══ Materyalden alıntılar ══

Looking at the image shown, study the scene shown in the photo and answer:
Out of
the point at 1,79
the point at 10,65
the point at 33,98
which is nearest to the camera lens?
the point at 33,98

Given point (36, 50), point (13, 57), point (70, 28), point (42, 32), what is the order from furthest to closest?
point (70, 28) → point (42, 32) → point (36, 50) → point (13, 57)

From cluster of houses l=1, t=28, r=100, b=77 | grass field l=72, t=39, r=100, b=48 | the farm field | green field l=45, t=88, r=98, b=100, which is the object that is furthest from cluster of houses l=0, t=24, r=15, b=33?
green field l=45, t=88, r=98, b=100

═══
══ Materyalden alıntılar ══

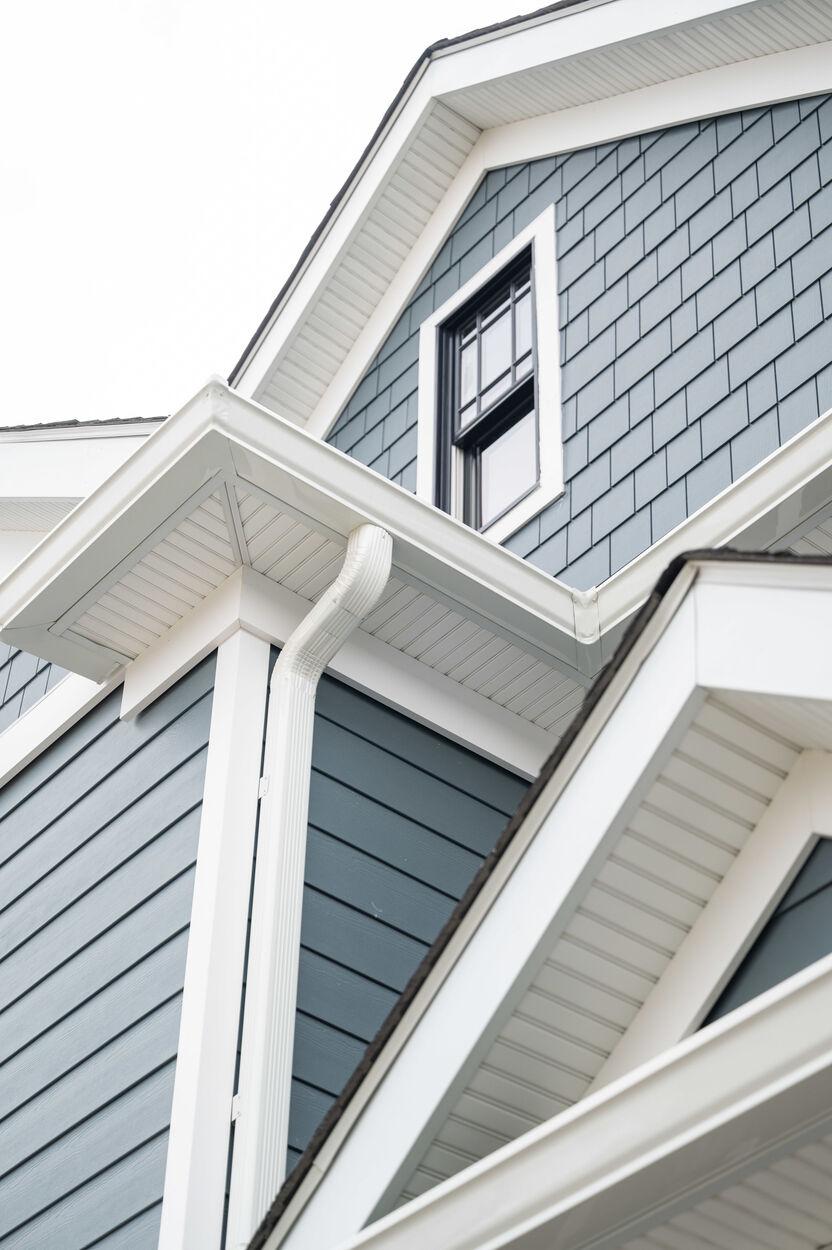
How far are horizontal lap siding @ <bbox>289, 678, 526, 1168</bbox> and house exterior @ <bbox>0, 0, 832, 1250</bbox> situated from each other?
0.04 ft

═══
══ Materyalden alıntılar ══

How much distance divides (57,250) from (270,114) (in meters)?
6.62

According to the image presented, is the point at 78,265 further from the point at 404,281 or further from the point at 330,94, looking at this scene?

═══

» **İstenen iş**
Yukarıdaki materyalde "How much distance" ifadesinin geçtiği satırdan başla ve "According to the" ifadesinin geçtiği satırdan sonra dur. Bu iki satır dahil aradaki bütün satırları hiçbir değişiklik yapmadan yeniden yaz.

» **Tam çıktı**
How much distance divides (57,250) from (270,114) (in meters)?
6.62

According to the image presented, is the point at 78,265 further from the point at 404,281 or further from the point at 330,94, looking at this scene?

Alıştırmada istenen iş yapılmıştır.